Die erneuten russischen Angriffe auf die ukrainischen Schwarzmeerhäfen und Getreidefrachter haben zu großer Besorgnis in Kiew geführt. Präsident Wolodymyr Selenskyj äußerte kürzlich die Befürchtung, dass der Kreml alles daran setzen würde, die Getreidekorridore zu blockieren. Bereits am vorangegangenen Tag konnte kein Schiff den Schwarzmeerkorridor passieren, und eine Intensivierung der Angriffe scheint wahrscheinlich.

Russlands Angriffe auf zivile Schiffe

Seit Juli hat sich der Fokus der russischen Militäraktionen auf die Hafeninfrastruktur im Gebiet Odessa sowie auf zivile Frachtschiffe gerichtet. Am 14. Juli wurde ein Schiff unter der Flagge der Marshall Islands angegriffen, was zum Tod von zwei Besatzungsmitgliedern führte. Außenminister Andriy Sybiha berichtete, dass in den letzten Tagen mindestens drei zivile Frachtschiffe angegriffen wurden, wobei mehrere Dutzend Besatzungsmitglieder getötet oder verletzt wurden. Die Ukraine plant, den UN-Sicherheitsrat zu einer Sitzung am 27. Juli einzuberufen.

Aussetzung von Schiffsanläufen

Die jüngsten Vorfälle haben dazu geführt, dass Reedereien ihre Anläufe in den ukrainischen Schwarzmeerhäfen für landwirtschaftliche Fracht vorübergehend eingestellt haben. Der stellvertretende Landwirtschaftsminister Taras Vysotskyi erklärte, dass diese Entscheidung von den Schiffseignern getroffen wurde und nicht von staatlichen Beschränkungen beeinflusst sei. Die aktuelle Lage unterscheidet sich deutlich von den Einschränkungen zu Beginn des Krieges.

Das dänische Unternehmen Maersk hat bereits seine Getreidetransporte über den Hafen von Tschornomorsk südwestlich von Odessa ausgesetzt, da die dortige Infrastruktur unter Beschuss steht. Dennoch versichert das Kiewer Ministerium für Wiederaufbau, Infrastruktur und Verkehr, dass Tschornomorsk und weitere Häfen in Groß-Odessa weiterhin normal arbeiten.

Lagerkapazitäten und alternative Exportrouten

Vysotskyi zufolge verfügt die Ukraine derzeit über ausreichende Lagerkapazitäten im Vergleich zu den Jahren 2022 und 2023. Bei Bedarf könnte man sich erneut an Partnerländer wenden, um spezielle Getreidelagersäcke mit einer Kapazität von 10 bis 12 Millionen Tonnen anzufordern.

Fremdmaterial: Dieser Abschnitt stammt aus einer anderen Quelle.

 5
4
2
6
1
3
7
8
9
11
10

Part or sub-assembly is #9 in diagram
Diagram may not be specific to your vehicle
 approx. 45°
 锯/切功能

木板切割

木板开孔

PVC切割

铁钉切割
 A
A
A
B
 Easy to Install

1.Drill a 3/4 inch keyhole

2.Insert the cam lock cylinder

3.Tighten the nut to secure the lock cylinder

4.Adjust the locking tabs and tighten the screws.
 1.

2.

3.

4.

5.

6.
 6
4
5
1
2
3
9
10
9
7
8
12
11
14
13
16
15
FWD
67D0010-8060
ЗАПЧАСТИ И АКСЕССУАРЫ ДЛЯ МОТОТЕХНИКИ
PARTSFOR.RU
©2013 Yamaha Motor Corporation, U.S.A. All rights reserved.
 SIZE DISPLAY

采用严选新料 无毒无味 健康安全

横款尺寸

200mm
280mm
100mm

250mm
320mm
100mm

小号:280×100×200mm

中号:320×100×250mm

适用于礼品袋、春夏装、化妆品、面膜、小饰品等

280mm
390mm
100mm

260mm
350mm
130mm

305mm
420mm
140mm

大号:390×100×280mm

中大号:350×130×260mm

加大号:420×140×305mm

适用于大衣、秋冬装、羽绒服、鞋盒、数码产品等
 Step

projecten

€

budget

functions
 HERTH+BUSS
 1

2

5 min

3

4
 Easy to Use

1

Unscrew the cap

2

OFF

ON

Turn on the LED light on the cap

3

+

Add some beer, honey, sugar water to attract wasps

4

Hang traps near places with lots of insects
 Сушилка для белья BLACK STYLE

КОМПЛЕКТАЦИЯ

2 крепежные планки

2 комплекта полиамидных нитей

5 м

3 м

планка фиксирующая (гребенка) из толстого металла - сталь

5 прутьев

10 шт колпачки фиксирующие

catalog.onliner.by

Zudem hat das Land alternative Exportwege aufgebaut und kann Getreide über Donauhäfen sowie mehr als 15 eisenbahnverbundene Trockenhäfen transportieren. Diese Routen werden momentan weit unter ihrer maximalen Kapazität genutzt. Vysotskyi rät Landwirten dazu, keine voreiligen Verkaufsentscheidungen zu treffen.

Wirtschaftliche Auswirkungen durch Blockaden

Prof. Oleg Nivievsky von der Kyiv School of Economics warnte davor, dass das Bruttoinlandsprodukt (BIP) erheblich sinken könnte, falls die Seehäfen vollständig blockiert werden. Seinen Berechnungen aus Februar 2022 zufolge verliert die Ukraine durch die Blockade täglich zwischen 25 und 170 Millionen Dollar (22 bis 150 Millionen Euro). Eine dreimonatige Blockade könnte – abhängig von der Fähigkeit zur Umleitung der Exportströme – bis zu 10 % des BIP kosten.